(What to do):
Write out every one of the records below line by line, changing nothing.

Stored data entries
-------------------------
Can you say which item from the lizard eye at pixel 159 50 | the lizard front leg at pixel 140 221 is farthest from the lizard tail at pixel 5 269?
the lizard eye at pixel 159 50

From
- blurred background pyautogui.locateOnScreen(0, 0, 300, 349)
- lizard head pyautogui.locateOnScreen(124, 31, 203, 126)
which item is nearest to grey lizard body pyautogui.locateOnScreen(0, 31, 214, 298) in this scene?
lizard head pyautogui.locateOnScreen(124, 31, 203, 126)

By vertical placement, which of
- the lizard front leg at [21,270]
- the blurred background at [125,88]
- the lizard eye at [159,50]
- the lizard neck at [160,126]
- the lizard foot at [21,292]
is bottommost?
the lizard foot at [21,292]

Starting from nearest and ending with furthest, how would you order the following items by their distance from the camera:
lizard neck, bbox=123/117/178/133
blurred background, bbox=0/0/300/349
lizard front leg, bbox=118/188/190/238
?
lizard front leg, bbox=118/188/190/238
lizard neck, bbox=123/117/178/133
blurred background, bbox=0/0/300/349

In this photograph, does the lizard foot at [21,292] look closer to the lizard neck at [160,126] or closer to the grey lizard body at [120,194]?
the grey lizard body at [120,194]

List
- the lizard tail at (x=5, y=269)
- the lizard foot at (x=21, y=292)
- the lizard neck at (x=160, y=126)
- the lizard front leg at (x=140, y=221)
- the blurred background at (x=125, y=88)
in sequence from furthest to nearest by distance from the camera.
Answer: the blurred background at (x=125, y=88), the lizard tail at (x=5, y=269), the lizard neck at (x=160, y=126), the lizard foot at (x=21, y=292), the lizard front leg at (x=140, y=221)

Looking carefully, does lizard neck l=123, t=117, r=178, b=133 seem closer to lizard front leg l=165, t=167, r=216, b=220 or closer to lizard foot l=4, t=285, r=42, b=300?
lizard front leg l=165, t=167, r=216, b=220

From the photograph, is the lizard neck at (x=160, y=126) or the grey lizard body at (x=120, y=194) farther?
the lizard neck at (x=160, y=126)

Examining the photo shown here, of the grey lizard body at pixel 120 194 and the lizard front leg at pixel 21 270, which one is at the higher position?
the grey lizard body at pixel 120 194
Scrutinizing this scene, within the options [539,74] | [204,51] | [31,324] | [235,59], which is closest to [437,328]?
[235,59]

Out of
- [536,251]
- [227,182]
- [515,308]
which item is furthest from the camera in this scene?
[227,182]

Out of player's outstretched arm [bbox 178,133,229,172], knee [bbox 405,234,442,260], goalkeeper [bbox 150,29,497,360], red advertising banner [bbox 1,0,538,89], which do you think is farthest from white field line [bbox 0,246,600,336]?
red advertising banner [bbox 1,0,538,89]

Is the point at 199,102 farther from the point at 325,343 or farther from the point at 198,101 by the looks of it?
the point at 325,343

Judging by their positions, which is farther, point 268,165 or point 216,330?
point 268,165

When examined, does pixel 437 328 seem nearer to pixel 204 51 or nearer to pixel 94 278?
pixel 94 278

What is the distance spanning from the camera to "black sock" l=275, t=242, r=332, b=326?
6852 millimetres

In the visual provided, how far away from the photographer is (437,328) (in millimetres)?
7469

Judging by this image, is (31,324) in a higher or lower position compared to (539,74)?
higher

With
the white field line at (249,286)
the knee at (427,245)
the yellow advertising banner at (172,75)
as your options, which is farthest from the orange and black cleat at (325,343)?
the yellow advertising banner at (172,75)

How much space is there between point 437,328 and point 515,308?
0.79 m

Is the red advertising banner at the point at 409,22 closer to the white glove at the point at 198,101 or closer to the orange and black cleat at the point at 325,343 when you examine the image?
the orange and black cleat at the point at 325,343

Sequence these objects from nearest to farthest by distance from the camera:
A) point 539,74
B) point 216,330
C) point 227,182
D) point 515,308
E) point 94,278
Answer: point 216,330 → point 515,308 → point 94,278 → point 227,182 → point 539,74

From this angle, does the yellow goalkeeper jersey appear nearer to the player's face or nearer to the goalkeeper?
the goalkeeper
-------------------------
(Result for this task):
Can you say which item from the lizard eye at pixel 159 50 | the lizard front leg at pixel 140 221 is farthest from the lizard tail at pixel 5 269?
the lizard eye at pixel 159 50

From
- blurred background pyautogui.locateOnScreen(0, 0, 300, 349)
- lizard head pyautogui.locateOnScreen(124, 31, 203, 126)
which item is nearest to grey lizard body pyautogui.locateOnScreen(0, 31, 214, 298) in this scene?
lizard head pyautogui.locateOnScreen(124, 31, 203, 126)

By vertical placement, which of
- the lizard front leg at [21,270]
- the blurred background at [125,88]
- the lizard eye at [159,50]
- the lizard neck at [160,126]
- the lizard foot at [21,292]
is bottommost?
the lizard foot at [21,292]

Starting from nearest and ending with furthest, how would you order the following items by their distance from the camera:
lizard neck, bbox=123/117/178/133
blurred background, bbox=0/0/300/349
lizard front leg, bbox=118/188/190/238
?
lizard front leg, bbox=118/188/190/238
lizard neck, bbox=123/117/178/133
blurred background, bbox=0/0/300/349

In this photograph, does the lizard foot at [21,292] look closer to the lizard neck at [160,126] or closer to the grey lizard body at [120,194]?
the grey lizard body at [120,194]

List
- the lizard tail at (x=5, y=269)
- the lizard foot at (x=21, y=292)
- the lizard neck at (x=160, y=126)
- the lizard front leg at (x=140, y=221)
- the blurred background at (x=125, y=88)
in sequence from furthest to nearest by distance from the camera.
Answer: the blurred background at (x=125, y=88), the lizard tail at (x=5, y=269), the lizard neck at (x=160, y=126), the lizard foot at (x=21, y=292), the lizard front leg at (x=140, y=221)

Looking carefully, does lizard neck l=123, t=117, r=178, b=133 seem closer to lizard front leg l=165, t=167, r=216, b=220 or closer to lizard foot l=4, t=285, r=42, b=300?
lizard front leg l=165, t=167, r=216, b=220

From the photograph, is the lizard neck at (x=160, y=126) or the grey lizard body at (x=120, y=194) farther?
the lizard neck at (x=160, y=126)

Examining the photo shown here, of the grey lizard body at pixel 120 194 and the lizard front leg at pixel 21 270, which one is at the higher position?
the grey lizard body at pixel 120 194
Scrutinizing this scene, within the options [539,74] | [204,51] | [31,324] | [235,59], which is closest to [437,328]?
[235,59]

Out of
- [536,251]
- [227,182]
- [515,308]
which item is furthest from the camera in this scene?
[227,182]

Out of player's outstretched arm [bbox 178,133,229,172], knee [bbox 405,234,442,260], goalkeeper [bbox 150,29,497,360], red advertising banner [bbox 1,0,538,89], which do you think is farthest from white field line [bbox 0,246,600,336]?
red advertising banner [bbox 1,0,538,89]

Is the point at 199,102 farther from the point at 325,343 or farther from the point at 198,101 by the looks of it?
the point at 325,343

Judging by their positions, which is farther, point 268,165 or point 216,330?
point 268,165

When examined, does pixel 437 328 seem nearer to pixel 204 51 or nearer to pixel 94 278?
pixel 94 278

What is the distance spanning from the camera to "black sock" l=275, t=242, r=332, b=326?
6852 millimetres

In the visual provided, how far away from the photographer is (437,328) (in millimetres)?
7469

Judging by this image, is (31,324) in a higher or lower position compared to (539,74)?
higher

With
the white field line at (249,286)
the knee at (427,245)
the yellow advertising banner at (172,75)
as your options, which is farthest from the orange and black cleat at (325,343)?
the yellow advertising banner at (172,75)

How much space is there between point 437,328 and point 515,308?
0.79 m

Is the red advertising banner at the point at 409,22 closer to the white glove at the point at 198,101 or closer to the orange and black cleat at the point at 325,343 when you examine the image?
the orange and black cleat at the point at 325,343

Sequence these objects from nearest to farthest by distance from the camera:
A) point 539,74
B) point 216,330
C) point 227,182
D) point 515,308
E) point 94,278
Answer: point 216,330 → point 515,308 → point 94,278 → point 227,182 → point 539,74

From this angle, does the yellow goalkeeper jersey appear nearer to the player's face or nearer to the goalkeeper?
the goalkeeper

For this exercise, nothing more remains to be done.